1 cup uncooked red rice (you could use brown rice, wild rice, or any variety of rice you like)
2 Tbsp finely chopped purple onion
1 medium carrot, shredded
1 medium tomato, finely chopped
1 Tbsp parsley (fresh, if available)
1/4 cup toasted walnuts or pine nuts
1 clove garlic, finely chopped
1 Tbsp olive oil
juice of 1/2 lemon (more or less, depending on taste)
salt & pepper to taste

Cook rice according to package directions (usually 2 parts water to 1 part rice, bringing water to boil before adding rice, cook until water is absorbed) - can be done a day in advance and then refrigerated, or use leftover rice from a previous meal.  Meanwhile, chop onion, tomato, parsley and garlic.  Shred carrot.  Toast nuts (I do this by putting them in a small pan on my stovetop and heating until they start to lightly brown).
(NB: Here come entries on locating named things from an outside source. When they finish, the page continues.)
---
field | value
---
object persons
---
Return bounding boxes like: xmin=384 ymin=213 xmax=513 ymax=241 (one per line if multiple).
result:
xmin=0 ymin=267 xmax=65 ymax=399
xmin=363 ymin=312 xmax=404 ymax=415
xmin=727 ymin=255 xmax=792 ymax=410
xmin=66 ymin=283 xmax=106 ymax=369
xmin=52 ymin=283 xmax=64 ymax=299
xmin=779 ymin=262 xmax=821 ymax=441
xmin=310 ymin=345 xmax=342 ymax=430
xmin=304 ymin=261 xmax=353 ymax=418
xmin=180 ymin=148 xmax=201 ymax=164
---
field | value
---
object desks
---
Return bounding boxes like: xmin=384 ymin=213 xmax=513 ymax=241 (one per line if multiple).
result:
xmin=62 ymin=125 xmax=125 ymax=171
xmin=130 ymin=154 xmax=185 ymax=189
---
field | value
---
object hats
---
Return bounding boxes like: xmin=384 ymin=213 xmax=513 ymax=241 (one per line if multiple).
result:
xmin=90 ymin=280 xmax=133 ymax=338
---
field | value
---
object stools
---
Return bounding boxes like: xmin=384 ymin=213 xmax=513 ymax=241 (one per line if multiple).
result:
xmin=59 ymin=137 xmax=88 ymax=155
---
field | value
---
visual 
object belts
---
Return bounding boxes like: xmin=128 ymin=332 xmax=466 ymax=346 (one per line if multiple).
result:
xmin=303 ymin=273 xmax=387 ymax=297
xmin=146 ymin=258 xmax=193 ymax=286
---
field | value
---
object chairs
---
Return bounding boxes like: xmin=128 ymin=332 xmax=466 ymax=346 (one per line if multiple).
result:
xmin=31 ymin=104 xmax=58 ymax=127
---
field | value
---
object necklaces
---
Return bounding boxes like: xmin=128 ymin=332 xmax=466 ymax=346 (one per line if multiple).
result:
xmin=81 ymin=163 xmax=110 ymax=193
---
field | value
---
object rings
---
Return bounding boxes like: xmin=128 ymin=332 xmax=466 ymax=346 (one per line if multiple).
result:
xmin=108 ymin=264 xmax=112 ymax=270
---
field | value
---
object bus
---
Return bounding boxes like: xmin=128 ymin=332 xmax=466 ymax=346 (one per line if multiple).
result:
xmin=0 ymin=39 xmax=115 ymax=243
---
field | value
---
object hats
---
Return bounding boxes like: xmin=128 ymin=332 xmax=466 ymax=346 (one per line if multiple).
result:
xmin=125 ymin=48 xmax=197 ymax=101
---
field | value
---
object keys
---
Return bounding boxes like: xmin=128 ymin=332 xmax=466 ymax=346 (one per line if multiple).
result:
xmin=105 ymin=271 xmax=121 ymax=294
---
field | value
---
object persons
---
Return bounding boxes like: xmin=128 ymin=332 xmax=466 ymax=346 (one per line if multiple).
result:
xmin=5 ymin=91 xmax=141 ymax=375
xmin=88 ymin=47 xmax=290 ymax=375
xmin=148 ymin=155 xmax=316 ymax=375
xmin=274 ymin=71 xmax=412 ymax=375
When rice is cooked, allow to cool (or chill in refrigerator).  Add vegetables.  Toss with olive oil and lemon juice.  Add salt and pepper to taste.
Variations include adding more "Asian" style vegetables like green onion, red & yellow peppers, and bean sprouts.  Also try toasted sesame seeds instead of the nuts.  Omit the lemon juice and try adding a little low-sodium soy sauce and freshly grated ginger.
For a more "Mediterranean" style salad, add fresh or dried mint, feta cheese, and cucumber to the recipe.